Siyasetten önce de basına yakınlığı ile bilinen, espri küpü, dost canlısı milletvekili Dr.Cafer Tatlıbal, yaptığı basın toplantısında medyanın gelişmesine katkı sağladığını (Birlik TV) söyleyerek, basının iktidara yanlısı olmaması gerektiğini vurguladı, özgür olmasının en tabi davranış biçimi olduğunu söyleyerek, dün gazetecilerin bir kez daha kalbini kazandı.

“Basınsız, muhalefetsiz demokrasi olmaz” derken de, aksinin padişahlığa giden yol olduğunu cesurca söyleyen oydu.

“Gazeteciliği, gazetecileri de çok seviyorum!” dediğinde, gazeteci arkadaşlarımın yüzünde çiçekler açtı sanki. “Demek ki basını seven, basına önem veren siyasetçi de varmış!” dediler.

Ben bu itirafta Tatlıbal’ın samimi olduğuna inanmak istedim.

Tatlıbal’a zaman zaman kızarım, eleştiririm. Hadi itiraf etmem gerekirse, bazen ölçüyü kaçırdığım da oldu. Ama kişisel hiçbir hesabım-kitabım olmadığı için, (çünkü benim arkadaşım, dostum) sıra dışı ve yersiz açıklamalarından ötürü eleştirdim, biraz daha itinalı ve tehennili hareket etmesi gerektiğini hatırlattım, yani ağzından çıkanı kulağının duyması yönünde nasihatta bulundum. Nasıl olsa en ucuz, en kolay şey, nasihat… Beleş…

AK Parti milletvekili içerisinde, bugüne kadar basın toplantısı yapan (Mahçiçek’i sayamazsak) tek cesur yürek Tatlıbal. O’nu, dobra dobra konuşmaları ile biliriz, tanırız. Öyle pek de lafını esirgemeyen, korkan biri değil. Bu basın toplantısına, hem kendilerinin, hem biz gazetecilerin, hem de kamuoyunun ihtiyacı vardı. Kamuoyu beklenti içindeydi bizler gibi. Herkes bir şeyler yazıyor, söylüyordu ama, bir vekilin ağzından çıkacak kelimeyi de duymak istiyordu. Muhatap oydu çünkü.

Biraz da özeleştiride bulundu, “Bazen kendimizi aynada göremiyoruz. Hep doğru yaptığımızı sanırız, ama biz de insanız, bizim de görmediğimiz, yapamadığımız şeyler oluyor.”Bu yiğitliği kimse yapmaz, kimse kendini ele vermez.

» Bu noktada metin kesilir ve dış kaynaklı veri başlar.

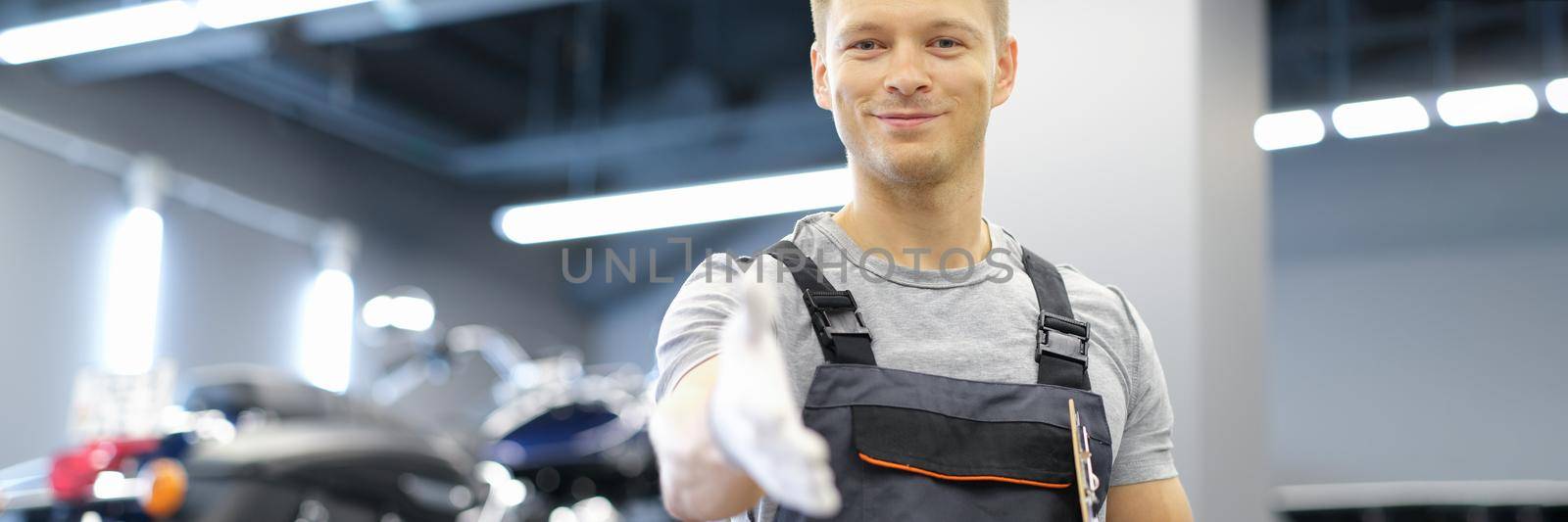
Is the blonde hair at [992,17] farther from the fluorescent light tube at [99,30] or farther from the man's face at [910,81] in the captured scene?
the fluorescent light tube at [99,30]

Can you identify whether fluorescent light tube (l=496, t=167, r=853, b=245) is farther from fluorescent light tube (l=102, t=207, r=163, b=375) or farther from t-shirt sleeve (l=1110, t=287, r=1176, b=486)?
t-shirt sleeve (l=1110, t=287, r=1176, b=486)

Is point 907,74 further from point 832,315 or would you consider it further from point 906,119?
point 832,315

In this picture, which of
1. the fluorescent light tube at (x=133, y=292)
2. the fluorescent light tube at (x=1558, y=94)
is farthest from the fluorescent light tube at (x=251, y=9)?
the fluorescent light tube at (x=1558, y=94)

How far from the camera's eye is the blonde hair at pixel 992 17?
1.28 m

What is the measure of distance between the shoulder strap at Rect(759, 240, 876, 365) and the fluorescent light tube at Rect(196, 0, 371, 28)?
4.23m

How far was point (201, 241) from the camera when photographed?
748cm

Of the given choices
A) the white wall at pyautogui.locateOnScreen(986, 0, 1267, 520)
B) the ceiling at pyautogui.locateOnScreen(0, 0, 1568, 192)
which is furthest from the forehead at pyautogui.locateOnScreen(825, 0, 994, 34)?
the ceiling at pyautogui.locateOnScreen(0, 0, 1568, 192)

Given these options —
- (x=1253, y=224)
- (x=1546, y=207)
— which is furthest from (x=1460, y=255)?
(x=1253, y=224)

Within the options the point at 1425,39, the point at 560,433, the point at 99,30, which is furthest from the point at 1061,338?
the point at 1425,39

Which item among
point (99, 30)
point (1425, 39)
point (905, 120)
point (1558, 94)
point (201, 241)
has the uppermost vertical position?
point (1425, 39)

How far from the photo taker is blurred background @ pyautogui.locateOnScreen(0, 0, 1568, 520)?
476cm

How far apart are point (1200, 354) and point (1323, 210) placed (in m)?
7.40

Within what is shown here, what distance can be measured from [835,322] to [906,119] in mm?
203

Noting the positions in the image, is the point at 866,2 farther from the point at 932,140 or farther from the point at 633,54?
the point at 633,54
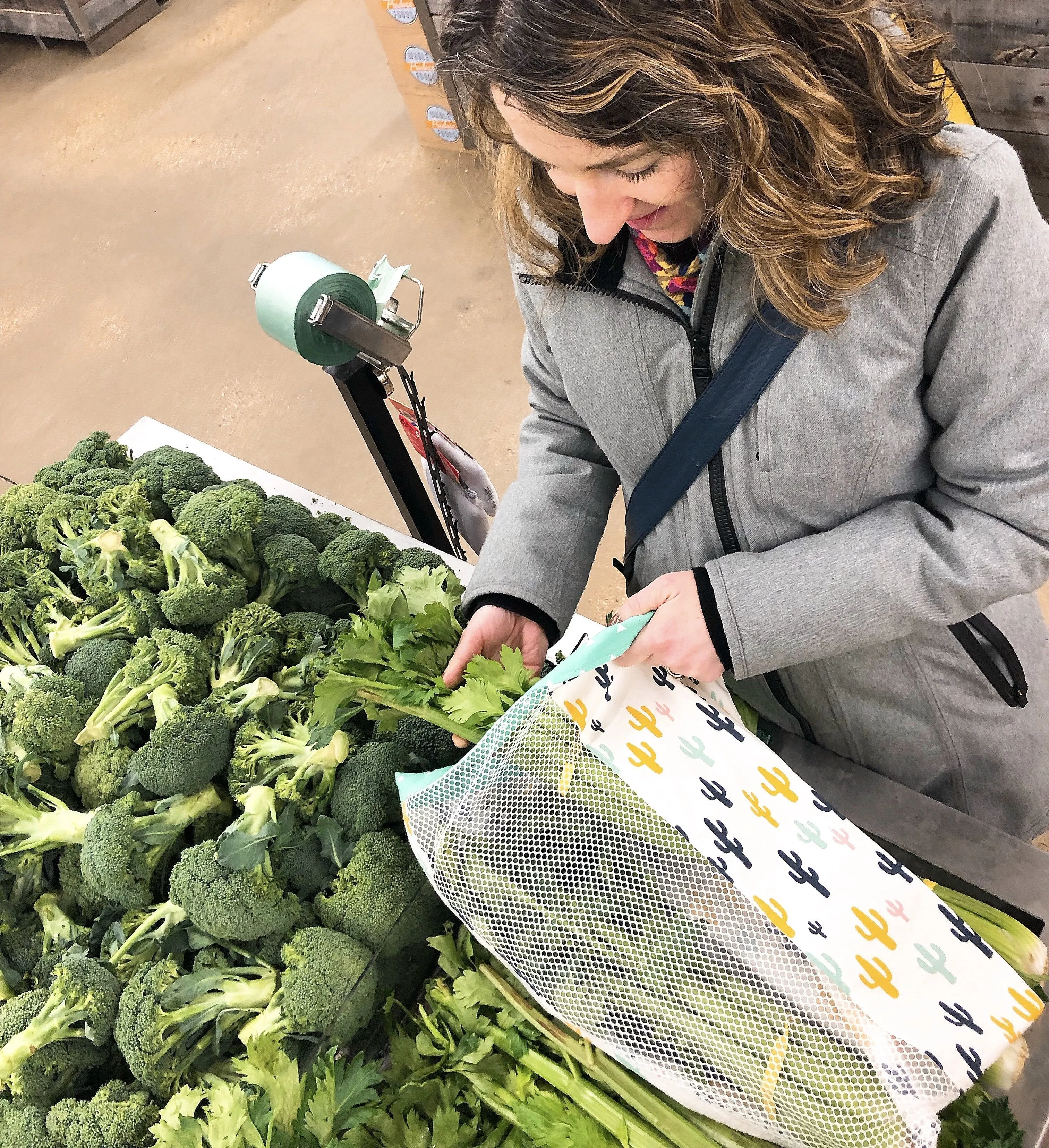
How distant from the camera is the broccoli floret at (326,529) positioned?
5.91ft

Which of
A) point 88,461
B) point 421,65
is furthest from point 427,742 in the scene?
point 421,65

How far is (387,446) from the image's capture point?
1823 mm

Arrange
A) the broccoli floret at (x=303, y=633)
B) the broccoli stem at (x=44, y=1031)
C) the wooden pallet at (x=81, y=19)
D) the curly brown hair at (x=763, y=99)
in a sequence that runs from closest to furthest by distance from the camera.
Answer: the curly brown hair at (x=763, y=99) < the broccoli stem at (x=44, y=1031) < the broccoli floret at (x=303, y=633) < the wooden pallet at (x=81, y=19)

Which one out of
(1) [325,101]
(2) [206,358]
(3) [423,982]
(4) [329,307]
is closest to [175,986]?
(3) [423,982]

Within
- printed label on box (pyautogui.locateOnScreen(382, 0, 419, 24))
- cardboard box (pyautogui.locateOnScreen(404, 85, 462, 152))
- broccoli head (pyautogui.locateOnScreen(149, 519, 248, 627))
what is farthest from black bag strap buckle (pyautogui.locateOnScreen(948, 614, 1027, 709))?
cardboard box (pyautogui.locateOnScreen(404, 85, 462, 152))

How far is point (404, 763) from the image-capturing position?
1392 mm

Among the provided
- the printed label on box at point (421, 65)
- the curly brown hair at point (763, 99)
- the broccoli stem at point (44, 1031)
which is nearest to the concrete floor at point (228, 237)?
the printed label on box at point (421, 65)

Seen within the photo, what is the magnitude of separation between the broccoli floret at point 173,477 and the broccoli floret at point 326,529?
0.77 ft

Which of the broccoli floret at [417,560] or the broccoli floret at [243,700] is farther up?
the broccoli floret at [243,700]

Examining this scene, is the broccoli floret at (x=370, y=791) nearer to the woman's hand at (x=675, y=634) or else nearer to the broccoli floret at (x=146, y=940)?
the broccoli floret at (x=146, y=940)

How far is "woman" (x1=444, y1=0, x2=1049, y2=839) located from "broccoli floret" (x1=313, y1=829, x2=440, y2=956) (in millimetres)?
291

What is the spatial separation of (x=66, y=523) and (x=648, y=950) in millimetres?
1440

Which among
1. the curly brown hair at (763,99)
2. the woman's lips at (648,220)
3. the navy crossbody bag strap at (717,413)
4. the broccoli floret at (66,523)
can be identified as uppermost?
the curly brown hair at (763,99)

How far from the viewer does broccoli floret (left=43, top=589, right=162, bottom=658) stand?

Hele hele siyasetçi ise, asla!

Basın toplantısında, yanında; AK Parti il Başkanı Fatih Mehmet Erkoç, merkez ilçe başkanı Necati Okay ve basından sorumlu il başkan yardımcısı Dr.İrfan Karadutlu da hazır bulunurken, Fatih Mehmet Erkoç zaman zaman Tatlıbal’ın açıklamalarına açıklık getirmek, kulvar değiştirmek için sözler aldı, bizleri bilgilendirdi. Ama Necati Okay’ın ağzından çıt çıkmadı.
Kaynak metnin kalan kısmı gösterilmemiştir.